Methods In this study, 118 patients with a prior history of myocardial infarction were included. All underwent rest - dypiridamole stress 13N-ammonia and gated FDG PET for evaluation of myocardial perfusion reserve and viability. FDG polar maps were used to determine the size of the infarction. The LVEF was obtained by gated FDG PET or another available method within 3 months of the PET scan. The segmental MPR was obtained by dividing stress and rest myocardial perfusion in the spared myocardium.

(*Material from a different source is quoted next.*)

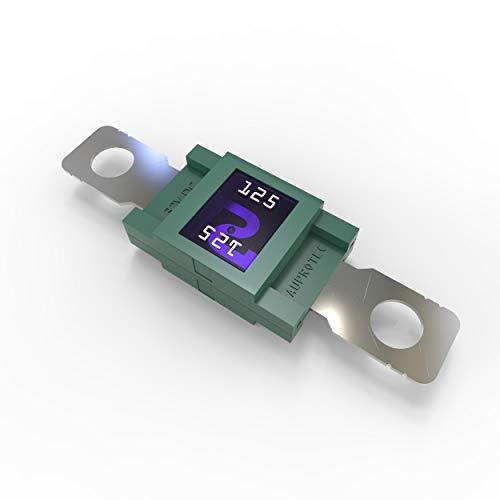 AUPROTEC Mega Hochstromsicherung Schraubsicherung 80A - 500A Auswahl: 125A Ampere grün, 1 Stück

Results Mean age of the subjects was 69 ± 12 years (92 men;78%), global MPR was 1.65 ± 0.51. Mean LVEF was 36 ± 9.8%, mean infarct size 23.6 ± 14.6%. Fifty patients had dyslipidemia, 41 hypertension, 13 diabetes, 45 were smokers, and 35 a positive family history for cardiovascular disease. Linear regression model was applied for the analysis considering the LVEF as an independent variable. All risk factors, infarct size and MPR were entered as variable. The infarct size (P <0.001) and MPR (P = 0.008) reached statistical significance. Of all risk factors only diabetes mellitus (P = 0.030) showed a significant correlation with LVEF.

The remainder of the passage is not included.